VINCI’s concessions systematically incorporate social and environmental clauses into contracts with subcontractors and service providers during the tendering phase. Among other stipulations, the clauses require the sorting of waste at source and waste management processes that support the Group’s goals (as implemented by the commercial facilities at motorway service areas, for example). Regulation-compliant reporting processes provide additional detail to ensure the identification and traceability of waste flows across all operating regions. For each identified flow, managers can track progress toward the goal of zero waste to landfill by 2030. Using this information, entities select the service providers that offer the best management of waste, in accordance with the waste processing hierarchy.

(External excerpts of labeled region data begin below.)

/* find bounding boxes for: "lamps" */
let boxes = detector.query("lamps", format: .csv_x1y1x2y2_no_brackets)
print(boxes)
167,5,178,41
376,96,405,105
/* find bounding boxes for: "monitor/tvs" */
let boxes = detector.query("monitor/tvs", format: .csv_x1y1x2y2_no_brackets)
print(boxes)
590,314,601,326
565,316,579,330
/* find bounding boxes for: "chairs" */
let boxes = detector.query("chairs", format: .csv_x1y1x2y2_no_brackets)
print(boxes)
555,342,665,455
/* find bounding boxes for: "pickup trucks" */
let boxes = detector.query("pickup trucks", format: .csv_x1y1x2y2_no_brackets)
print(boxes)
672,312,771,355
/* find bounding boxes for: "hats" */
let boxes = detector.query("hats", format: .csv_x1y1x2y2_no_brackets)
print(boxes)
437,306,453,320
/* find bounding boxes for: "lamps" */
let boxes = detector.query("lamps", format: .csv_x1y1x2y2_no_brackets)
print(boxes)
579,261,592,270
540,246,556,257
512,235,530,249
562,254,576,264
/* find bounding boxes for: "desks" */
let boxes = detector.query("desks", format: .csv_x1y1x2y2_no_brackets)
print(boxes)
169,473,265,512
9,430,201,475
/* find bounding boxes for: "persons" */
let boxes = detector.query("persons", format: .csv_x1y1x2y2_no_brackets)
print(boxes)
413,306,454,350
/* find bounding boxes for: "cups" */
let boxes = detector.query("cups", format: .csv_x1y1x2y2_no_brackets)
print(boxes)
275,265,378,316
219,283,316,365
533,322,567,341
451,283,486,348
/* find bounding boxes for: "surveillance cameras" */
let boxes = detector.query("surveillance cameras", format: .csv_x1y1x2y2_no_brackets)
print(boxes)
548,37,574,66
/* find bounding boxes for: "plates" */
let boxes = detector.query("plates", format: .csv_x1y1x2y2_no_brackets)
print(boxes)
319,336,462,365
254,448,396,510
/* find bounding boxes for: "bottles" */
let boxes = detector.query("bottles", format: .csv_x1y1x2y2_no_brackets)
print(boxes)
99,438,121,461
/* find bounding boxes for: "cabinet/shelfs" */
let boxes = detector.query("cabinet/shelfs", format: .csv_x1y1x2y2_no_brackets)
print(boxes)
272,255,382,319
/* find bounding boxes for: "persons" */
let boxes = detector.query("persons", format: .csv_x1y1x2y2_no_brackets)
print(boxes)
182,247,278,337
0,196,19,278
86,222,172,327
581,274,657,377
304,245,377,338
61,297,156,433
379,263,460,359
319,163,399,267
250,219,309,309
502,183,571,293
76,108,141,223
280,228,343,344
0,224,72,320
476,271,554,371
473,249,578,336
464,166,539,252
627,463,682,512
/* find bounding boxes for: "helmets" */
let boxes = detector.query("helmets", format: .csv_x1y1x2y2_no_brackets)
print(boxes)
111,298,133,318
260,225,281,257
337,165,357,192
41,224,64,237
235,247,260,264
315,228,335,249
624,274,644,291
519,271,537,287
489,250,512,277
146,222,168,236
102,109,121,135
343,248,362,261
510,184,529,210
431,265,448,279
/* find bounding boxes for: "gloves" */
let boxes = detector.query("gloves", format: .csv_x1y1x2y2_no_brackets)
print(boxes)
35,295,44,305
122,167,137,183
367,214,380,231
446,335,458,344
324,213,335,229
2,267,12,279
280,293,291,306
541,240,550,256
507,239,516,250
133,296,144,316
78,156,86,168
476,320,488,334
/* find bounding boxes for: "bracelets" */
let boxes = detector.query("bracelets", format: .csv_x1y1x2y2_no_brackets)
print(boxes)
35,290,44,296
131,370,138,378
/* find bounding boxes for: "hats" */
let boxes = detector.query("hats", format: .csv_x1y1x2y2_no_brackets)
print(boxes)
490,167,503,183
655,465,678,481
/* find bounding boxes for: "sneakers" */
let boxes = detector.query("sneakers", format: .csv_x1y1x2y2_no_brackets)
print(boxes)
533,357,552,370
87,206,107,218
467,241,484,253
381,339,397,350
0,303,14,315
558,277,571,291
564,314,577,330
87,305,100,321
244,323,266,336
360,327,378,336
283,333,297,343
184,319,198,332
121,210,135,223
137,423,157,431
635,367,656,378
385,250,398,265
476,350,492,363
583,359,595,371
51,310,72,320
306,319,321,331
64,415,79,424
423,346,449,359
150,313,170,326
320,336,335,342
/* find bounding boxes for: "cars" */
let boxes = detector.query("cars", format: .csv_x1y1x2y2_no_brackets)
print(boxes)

45% of reclaimed asphalt pavement reused at VINCI Autoroutes worksites each year
VINCI Autoroutes’ goal to recover 100% of asphalt and aggregates from removed pavement materials on its networks and reuse at least 45% of it at its own worksites each year is routinely integrated into any bids it submits for motorway maintenance contracts. Reclaimed asphalt pavement not reused directly at the worksite is tracked and companies are required to systematically commit to ensuring that 100% of it is incorporated into new asphalt.
As a result, out of a total of 1,207 thousand tonnes of reclaimed asphalt pavement from VINCI Autoroutes’ road maintenance projects, 562 thousand tonnes, or 47%, were recycled directly at VINCI Autoroutes worksites in 2025 (48% in 2024).
Material recovery from operations waste
VINCI Autoroutes aims to recover 100% of its non-hazardous operations and customer waste from rest areas and service areas by 2030. VINCI Autoroutes has also set a target to recover 80% of non-hazardous operations waste materials, i.e. waste sorted at its operating centres. In 2025, VINCI Autoroutes recovered 81% of material from operations waste (83% in 2024). Waste discarded by customers of the VINCI Autoroutes network has a higher potential for reuse and recycling streams if it is correctly sorted at the source, meaning by the customers themselves. Waste sorting along motorways has improved in recent years: every rest area and service area is now equipped with sets of three bins to separately collect glass, packaging and household waste. Since 2021, the operators of commercial facilities have been required to separate waste into the same three categories, and their performance is monitored by the Commercial Facilities Department.
Percentage of airports with zero waste to landfill
To reach its target of zero waste to landfill across its structures by 2030, VINCI Airports is taking ambitious initiatives to reduce, sort and recover waste across its network. The main areas of focus for this action are: reducing waste at source, optimising waste sorting and collection by investing in on-site sorting centres, identifying and expanding local recycling streams, and increasing the share of material recovery over energy recovery. In 2025, 13 out of 56 airports in the consolidated scope, or 23%, met the zero waste to landfill target (15 out of 59, or 25%, in 2024). Across the entire scope of sites operated by entities in the Concessions business, 21% have reached the zero waste to landfill target.
To reach this target, the entire VINCI Airports value chain, including subcontractors and service providers, will have to work together, by incorporating special provisions on good waste management (collection, sorting, signage, awareness, recovery, etc.) into the environmental clauses mentioned in paragraph 3.2.2.1, “Human rights and health and safety issues for procurement and subcontracting”, page 269. Special measures are being taken to improve the management of cabin waste. In 2025, VINCI Airports continued the collaboration initiated in 2024 with some airlines to develop in-flight waste sorting and thereby reduce cabin waste, which represents 20% to 25% of all waste generated by the airports within its network. In fact, to avoid contamination between countries and in accordance with international health regulations, cabin waste must be incinerated or sent to a landfill. Following the 2024 easing of regulations that categorised waste from international flights as hazardous, a new partnership was initiated with Transavia in mid-2025, involving several of the network’s airports in France, Portugal, Cabo Verde and the United Kingdom. A pilot project prepared at Lyon-Saint Exupéry airport in November 2025 planned to test in-flight waste sorting with Transavia for the first time. Successful waste recovery projects have previously been carried out with the EasyJet airline, involving London Gatwick and Lyon-Saint Exupéry airports, among others.
In 2025, VINCI Airports achieved a waste recovery rate of 76% across all of its activities (67% in 2024). The amount of waste sent to landfill decreased in 2025, representing 19% of waste produced over the year (28% in 2024). In regions without formal waste sorting and recovery systems, VINCI Airports is adopting an inclusive recycling approach that involves creating decent and sustainable jobs in the informal sector, among the existing communities of waste pickers.
Recovery of inert waste at VINCI Energies
VINCI Energies has pledged to recover 80% of its inert waste and materials and the Major Projects Division of VINCI Construction has pledged to recover 90% of all its waste, both by 2030. At 31 December 2025, these two divisions achieved a recovery rate for their waste and inert materials of 71% and 94%, respectively (75% and 80% respectively in 2024).